Zekeriya Şimşek Yazdı- Renkâhenk Bir Öykü Bahçesi: Cihat Burak
- İshakEdebiyat

- 23 Ağu
- 5 dakikada okunur
“Başkomutan” (1969) resmi, muhteşem ve unutulmaz bir hiciv şaheseridir.
“Öykü yazmaya başlamam, aşağı yukarı resim kadar eskidir,”(1) derse de; akademik resim eğitimi almamasına karşılık yurtiçi ve yurtdışında özel ve karma otuza yakın sergide yer alırken öykü külliyatı üç kitap. Resimlerinde olduğu gibi öykülerinde de kedilerle iş birliğinden vazgeçmez. Sanat eleştirmeni Sezer Tansuğ’un “çağımızın beş önemli ressamından biri” olarak konumlandırdığı Cihat Burak’tan söz ediyorum.
Hayatın cümlesi, kaç cümleden ibarettir ki!

1915, 8 Ağustos’ta, İstanbul/Aksaray, Sinekli Bakkal Mahallesi’nde dünyaya gelir. Kendi esprili ifadesiyle; “Pazar günü. Dinlenme günü. Olur mu? Doğduğumu hatırlamıyorum. Dokuz aylık çocuk elbette hatırlamaz. Çocuk dört yaşında doğmalı. Doğunca kalkar annemin elini öperdim mesela.”(2) Annesi Şerife Fitnat Hanım, babası süvari zabiti Mehmet Şükrü Bey’dir. 9 Eylül 1922’de İzmir’e giren Fahrettin Altay komutasındaki 6. Süvari Kolordusu’nda da görev yapmıştır. Baba tarafı, Kayseri’de “Şıh Hocazâdeler” adıyla bilinir.
1922, İzmir’in kurtuluşu sonrası aile İzmir’e yerleşir. Kokaryalı (şimdiki Güzelyalı) semtinde savaştan kaçan Rumlara ait bir evde iki yıl kadar yaşarlar ki, babası İstiklal Harbi sırasında bir Yunan torpidosuna esir düşünce İstanbul’a dönerler. Resme, bu evde başlar.
1923-1937, ilk-orta-liseyi Galatasaray Lisesi’nde okur. Resim hocalarının etkisi ve teşvikiyle ressam olmayı iyiden iyiye kafasına koyar. Okulda adı “Ressam Cihat”tır.
1937-1943, Devlet Güzel Sanatlar Akademisi Mimarlık Bölümü’nden yüksek mimar olarak üçüncülükle mezun olur.
1943, Tekel Genel Müdürlüğü Proje Bürosu’nda başladığı mimarlık hayatı, İstanbul Bayındırlık İl Müdürlüğü’nden emekli oluncaya kadar sürecektir (1982).

1953-1955, bakanlık tarafından aday gösterildiği Birleşmiş Milletler bursuyla Paris’e gider. Bu dönem -Ankara’da çalışırken- birlikte olduğu kadının hamile kalmasıyla mecburi ve kısa süren bir evlilik yapacaktır.
1957, Fransa’da yaptığı resimlerle İstanbul Şehir Galerisi’nde ilk kişisel sergisini açar.

** Çalışma Yönergesi **
Cihat Burak'ın hayatını anlatan yukarıdaki metinde geçen şu cümleyi İngilizceye çevirin: "1957, Fransa’da yaptığı resimlerle İstanbul Şehir Galerisi’nde ilk kişisel sergisini açar."

** Çalışma Malzemesi **
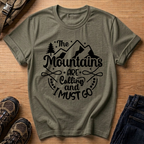The Mountains Are Calling and I Must Go T-Shirt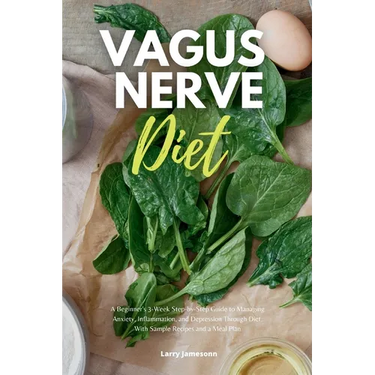 Vagus Nerve Diet: A Beginner's 3-Week Step-by-Step Guide to Managing Anxiety, Inflammation, and Depression Through Diet, With Sample Recipes and a Mea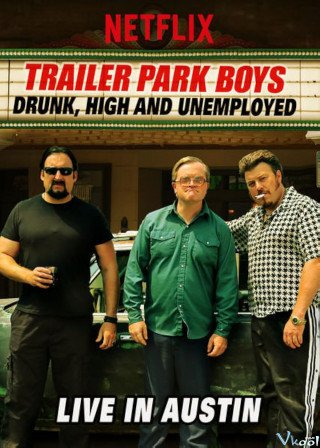 Bộ Ba Trộm Cắp: Say, Phê Và Thất Nghiệp - Trực Tiếp Tại Austin (Trailer Park Boys: Drunk, High And Unemployed: Live In Austin 2015)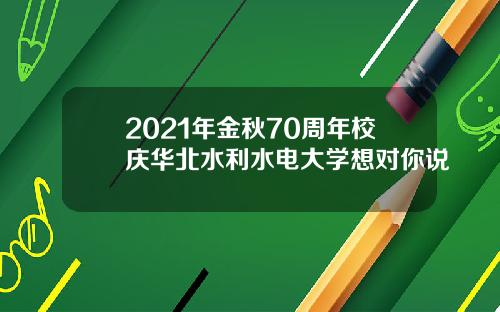 2021年金秋70周年校庆华北水利水电大学想对你说
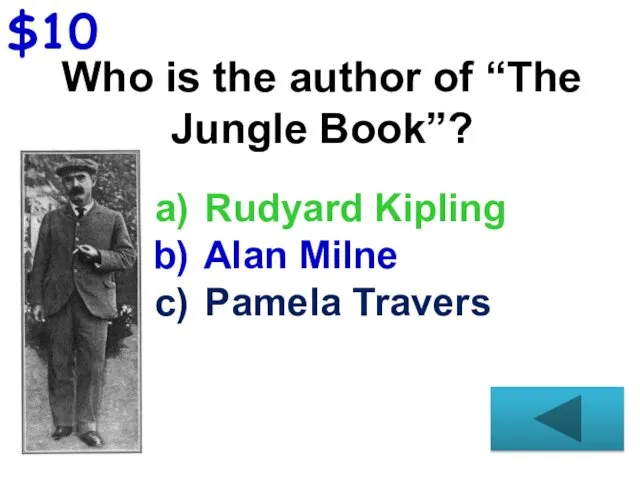 $10 Who is the author of “The Jungle Book”? Rudyard Kipling Alan Milne Pamela Travers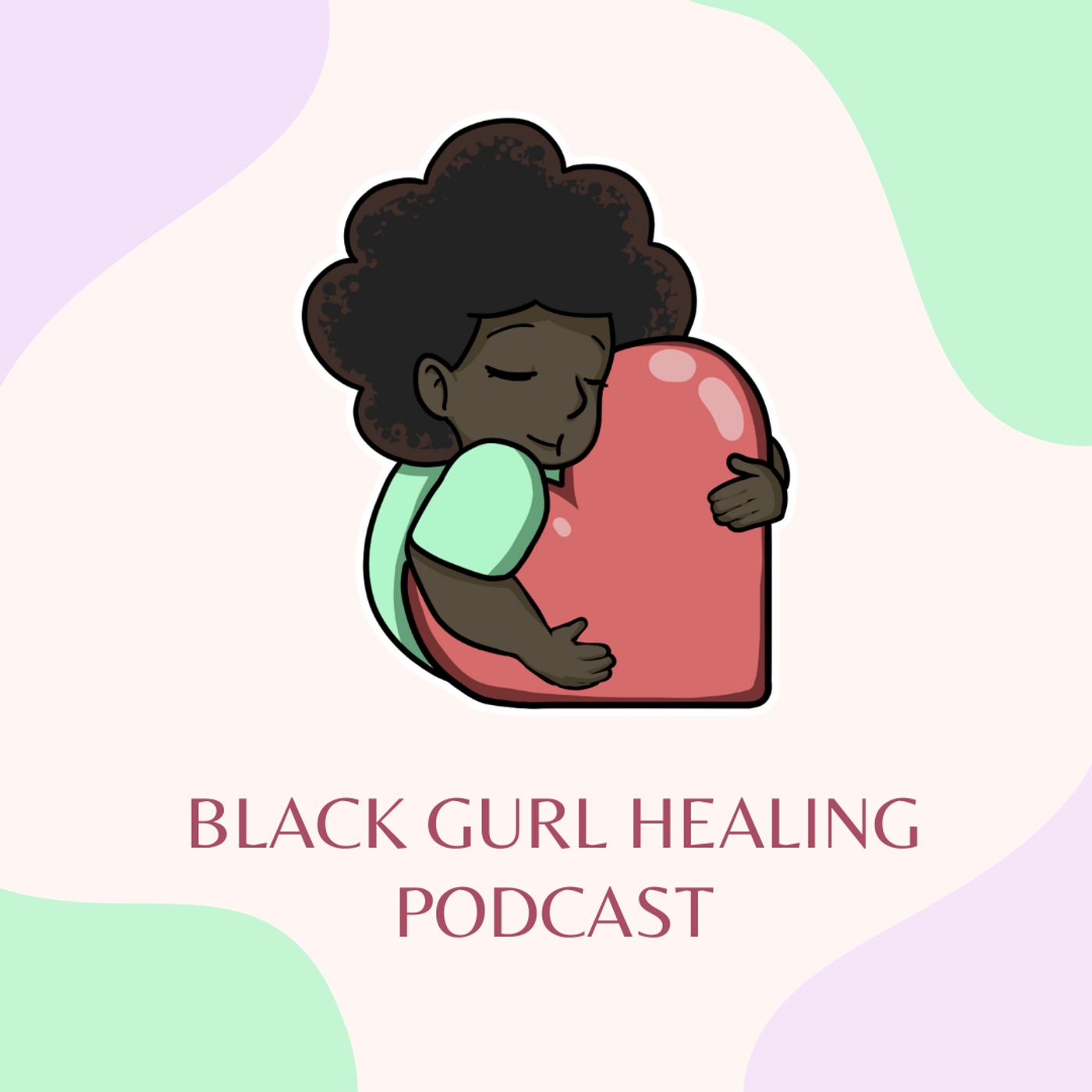 Black Gurl Healing Podcast podcast artwork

** Alıştırmanın Çözümü **
1957: he opens his first solo exhibition at the Istanbul City Gallery with the paintings he made in France.